See the caveats in the documentation: https://pandas.pydata.org/pandas-docs/stable/user_guide/indexing.html#returning-a-view-versus-a-copy
  al_malic_ash_data['target']=y['target']


In [191]:


fig = plt.figure()
ax = Axes3D(fig)
labels=['class 0','class 1','class 2']
ax.scatter(al_malic_ash_data['alcohol'],al_malic_ash_data['malic_acid'],al_malic_ash_data['ash'],c=al_malic_ash_data['target'])
ax.set_xlabel('Alcohol')
ax.set_ylabel('Malic acid')
ax.set_zlabel('Ash')

plt.show()

<IPython.core.display.Javascript object>

  ax = Axes3D(fig)


### Clustering dataset using 2 features - Total Phenol and Alcohol (Visualized above)

In [193]:
from sklearn.preprocessing import StandardScaler

phenol_alcohol_data_wo_target=phenol_alcohol_data.drop('target',axis='columns',inplace=False)
std_scaler_phenol_alcohol=StandardScaler()
kmeans_phenol_alcohol=KMeans(n_clusters=3)
phenol_alcohol_data_transformed=std_scaler_phenol_alcohol.fit_transform(phenol_alcohol_data_wo_target)
kmeans_phenol_alcohol.fit(phenol_alcohol_data_transformed)

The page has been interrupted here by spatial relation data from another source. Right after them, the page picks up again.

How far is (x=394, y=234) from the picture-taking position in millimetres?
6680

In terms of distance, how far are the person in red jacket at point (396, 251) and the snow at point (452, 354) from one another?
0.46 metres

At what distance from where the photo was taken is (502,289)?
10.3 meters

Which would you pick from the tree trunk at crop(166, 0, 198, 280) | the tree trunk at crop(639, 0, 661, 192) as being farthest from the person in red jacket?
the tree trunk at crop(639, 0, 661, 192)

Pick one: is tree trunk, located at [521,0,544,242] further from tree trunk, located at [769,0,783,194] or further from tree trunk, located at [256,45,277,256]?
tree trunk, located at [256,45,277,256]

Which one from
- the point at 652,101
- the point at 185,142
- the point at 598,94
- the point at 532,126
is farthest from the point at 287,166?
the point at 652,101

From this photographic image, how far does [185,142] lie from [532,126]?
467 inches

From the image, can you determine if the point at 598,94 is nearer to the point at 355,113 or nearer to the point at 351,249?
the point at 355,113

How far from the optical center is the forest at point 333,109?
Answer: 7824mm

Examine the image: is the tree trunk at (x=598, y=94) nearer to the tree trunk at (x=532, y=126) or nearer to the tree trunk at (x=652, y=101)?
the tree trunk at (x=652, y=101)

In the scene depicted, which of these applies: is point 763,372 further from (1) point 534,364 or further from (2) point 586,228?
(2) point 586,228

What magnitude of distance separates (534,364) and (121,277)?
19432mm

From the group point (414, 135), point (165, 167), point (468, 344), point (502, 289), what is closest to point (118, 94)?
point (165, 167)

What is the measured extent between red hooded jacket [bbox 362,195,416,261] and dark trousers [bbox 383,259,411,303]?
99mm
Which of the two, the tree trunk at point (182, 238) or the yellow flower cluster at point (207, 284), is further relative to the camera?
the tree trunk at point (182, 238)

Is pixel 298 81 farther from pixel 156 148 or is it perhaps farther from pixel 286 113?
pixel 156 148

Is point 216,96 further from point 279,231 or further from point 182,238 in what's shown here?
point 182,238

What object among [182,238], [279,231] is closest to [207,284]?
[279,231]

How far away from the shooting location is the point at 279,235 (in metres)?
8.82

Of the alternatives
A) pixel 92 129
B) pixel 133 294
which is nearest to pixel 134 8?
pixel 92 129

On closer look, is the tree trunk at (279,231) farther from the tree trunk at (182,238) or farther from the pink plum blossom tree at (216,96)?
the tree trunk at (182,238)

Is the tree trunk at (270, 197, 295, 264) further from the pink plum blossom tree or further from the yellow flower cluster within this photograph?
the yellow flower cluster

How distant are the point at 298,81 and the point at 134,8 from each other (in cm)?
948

all_centers=kmeans_phenol_alcohol.cluster_centers_
plt.figure(figsize = (8, 8))
plt.scatter(phenol_alcohol_data_transformed[:,0], phenol_alcohol_data_transformed[:,1],c=phenol_alcohol_data['target'], s=8,label='data points')
plt.xlabel('x1')
plt.ylabel('x2')
plt.title('Wine clusters')
plt.scatter(all_centers[:, 0], all_centers[:, 1], color = 'red', s = 200, label = 'centroids')
for i in range(3):
    plt.annotate('cluster '+str(i),(all_centers[i,0],all_centers[i,1]),fontsize=15)
plt.show()


<IPython.core.display.Javascript object>

### Predict cluster for a test instance

In [194]:
test_data=[[19,15],[20,1]] 
kmeans_phenol_alcohol.predict(std_scaler_phenol_alcohol.transform(test_data))

array([1, 2])

### Clustering dataset using 3 features - Alcohol, Malic acid and Ash (Visualized above)

In [195]:
al_malic_ash_data_wo_target=al_malic_ash_data.drop('target',axis='columns',inplace=False)
std_scaler_al_malic_ash=StandardScaler()
kmeans_al_malic_ash=KMeans(n_clusters=3)
al_malic_ash_data_transformed=std_scaler_al_malic_ash.fit_transform(al_malic_ash_data_wo_target)
kmeans_al_malic_ash.fit(al_malic_ash_data_transformed)

fig = plt.figure()
ax = Axes3D(fig)
ax.scatter(al_malic_ash_data_transformed[:,0], al_malic_ash_data_transformed[:,1],al_malic_ash_data_transformed[:,2],
           c=al_malic_ash_data['target'], s=8,label='data points')
ax.set_xlabel('Alcohol')
ax.set_ylabel('Malic acid')
ax.set_zlabel('Ash')

all_centers=kmeans_al_malic_ash.cluster_centers_

ax.scatter(all_centers[:, 0], all_centers[:, 1],all_centers[:, 2], color = 'red', s = 200, label = 'centroids')
for i in range(3):
    ax.text(all_centers[i,0],all_centers[i,1],all_centers[i,2],  'Cluster '+str(i), size=10, zorder=1,  
    color='k')
plt.show()

<IPython.core.display.Javascript object>

  ax = Axes3D(fig)


### Task : Perform clustering using all the features of dataset and find correctness using predict().